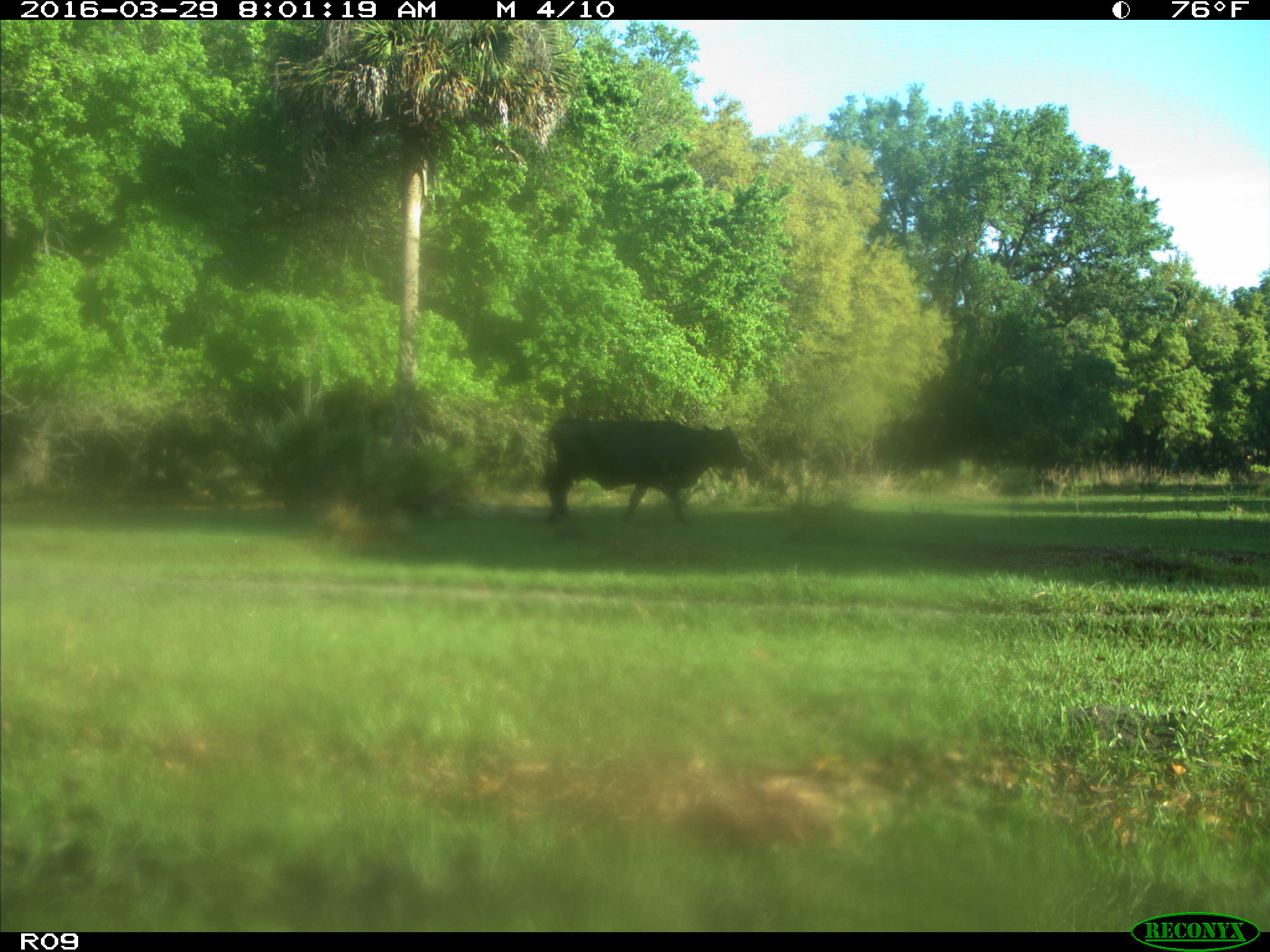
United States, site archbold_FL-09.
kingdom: Animalia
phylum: Chordata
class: Mammalia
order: Artiodactyla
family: Bovidae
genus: Bos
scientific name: Bos taurus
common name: domestic cow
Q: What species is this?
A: Bos taurus (domestic cow).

+++++

# [PROBLEM STATEMENT]
An exact, image-free transcript of the material is required.

# [RESULT FOR THIS EXERCISE]
United States, site archbold_FL-09.
kingdom: Animalia
phylum: Chordata
class: Mammalia
order: Artiodactyla
family: Bovidae
genus: Bos
scientific name: Bos taurus
common name: domestic cow
Q: What species is this?
A: Bos taurus (domestic cow).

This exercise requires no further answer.